After that, the semiconductor surface is subjected to a second ion beam exposed, which is now, however, doping im Semiconductor bodies, for example contains ions generating the p conductivity type. In the case of an n-conducting basic body for example boron ions are implanted in the semiconductor body. The radiant energy these boron ions are, for example, 20 to 50 keV at a dose of approx. 1012 boron ions / cm3. In this way, a p-conducting channel region 7 with an impurity concentration is obtained from approx.

1017 atoms / cm3 and a penetration depth of a few cells around Wie 2, the zones 9 and 10 are now also in the semiconductor body diffused. Here, the oxide layer 4 acts as a diffusion mask over the channel region. The source zone 9 is thus at the control voltage via the channel region 7 with the drain zone 10 0 connected.

Finally, the source zone 9 and the drain zone 10 are also the associated terminal contacts 11 and 12 attached while on the oxide layer 4 the control or gate contact 13 is arranged.

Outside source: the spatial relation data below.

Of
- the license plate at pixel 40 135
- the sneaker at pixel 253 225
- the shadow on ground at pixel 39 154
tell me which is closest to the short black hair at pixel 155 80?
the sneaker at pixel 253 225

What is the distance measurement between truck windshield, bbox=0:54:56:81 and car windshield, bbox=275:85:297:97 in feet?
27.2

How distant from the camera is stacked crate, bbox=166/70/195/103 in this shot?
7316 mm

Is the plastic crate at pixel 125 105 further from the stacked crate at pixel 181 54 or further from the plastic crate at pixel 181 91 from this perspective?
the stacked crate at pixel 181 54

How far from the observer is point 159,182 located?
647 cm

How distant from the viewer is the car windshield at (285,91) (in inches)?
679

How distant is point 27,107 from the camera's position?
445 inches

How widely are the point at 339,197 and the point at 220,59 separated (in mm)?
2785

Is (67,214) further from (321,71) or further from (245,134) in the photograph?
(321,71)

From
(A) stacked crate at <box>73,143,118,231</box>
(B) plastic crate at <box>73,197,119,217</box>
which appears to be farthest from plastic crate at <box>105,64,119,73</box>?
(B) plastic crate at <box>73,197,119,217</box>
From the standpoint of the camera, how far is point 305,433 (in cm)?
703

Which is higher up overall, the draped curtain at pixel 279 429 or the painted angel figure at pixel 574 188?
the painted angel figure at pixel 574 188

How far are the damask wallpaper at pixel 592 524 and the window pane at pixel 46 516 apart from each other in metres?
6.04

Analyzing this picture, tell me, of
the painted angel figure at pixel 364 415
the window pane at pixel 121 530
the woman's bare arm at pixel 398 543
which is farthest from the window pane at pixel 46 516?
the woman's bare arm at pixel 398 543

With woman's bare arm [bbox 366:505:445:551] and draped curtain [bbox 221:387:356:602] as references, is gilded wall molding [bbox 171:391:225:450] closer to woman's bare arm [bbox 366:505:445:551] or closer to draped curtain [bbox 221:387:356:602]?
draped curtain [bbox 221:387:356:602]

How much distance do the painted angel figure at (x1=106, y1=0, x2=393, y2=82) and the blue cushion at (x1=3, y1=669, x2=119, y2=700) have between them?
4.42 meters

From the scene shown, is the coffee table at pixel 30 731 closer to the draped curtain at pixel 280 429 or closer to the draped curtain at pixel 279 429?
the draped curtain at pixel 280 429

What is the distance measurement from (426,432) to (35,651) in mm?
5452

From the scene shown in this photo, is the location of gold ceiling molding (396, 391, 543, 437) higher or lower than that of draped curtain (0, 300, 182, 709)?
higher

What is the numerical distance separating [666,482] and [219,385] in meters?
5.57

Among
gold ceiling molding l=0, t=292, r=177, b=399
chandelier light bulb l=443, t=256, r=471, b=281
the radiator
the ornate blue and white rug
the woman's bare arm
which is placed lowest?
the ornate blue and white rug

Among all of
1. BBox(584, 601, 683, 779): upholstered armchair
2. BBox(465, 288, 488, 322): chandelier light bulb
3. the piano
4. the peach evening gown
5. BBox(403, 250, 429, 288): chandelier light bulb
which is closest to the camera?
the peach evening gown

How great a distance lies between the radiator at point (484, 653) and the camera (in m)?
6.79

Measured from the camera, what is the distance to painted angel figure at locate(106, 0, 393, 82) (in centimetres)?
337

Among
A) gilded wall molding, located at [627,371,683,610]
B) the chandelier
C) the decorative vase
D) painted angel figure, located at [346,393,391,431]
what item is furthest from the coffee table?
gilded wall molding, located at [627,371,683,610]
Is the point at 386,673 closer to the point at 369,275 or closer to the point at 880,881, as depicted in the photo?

It has been shown that produced by the method described Field effect transistors have a threshold voltage that is determined by a setting Substrate bias is almost completely independent.

Claims (2)

P a t e n t a n s p r ü c h e O Method for producing a self-contained MOS pelde effect transistor, characterized in that after the production of the for the reception of the control contact provided through this thin insulating layer Insulating layer in the semiconductor body to generate a high-resistance layer of ions a non-doping or compensating ion species are introduced and that then a channel is generated by a second ion implantation with doping ions whose penetration depth in the semiconductor body is less than that of the high-resistance Layer. 2) Method according to claim 1, characterized in that for generating of the high-resistance layer, neon or silicon ions are introduced into the semiconductor body will.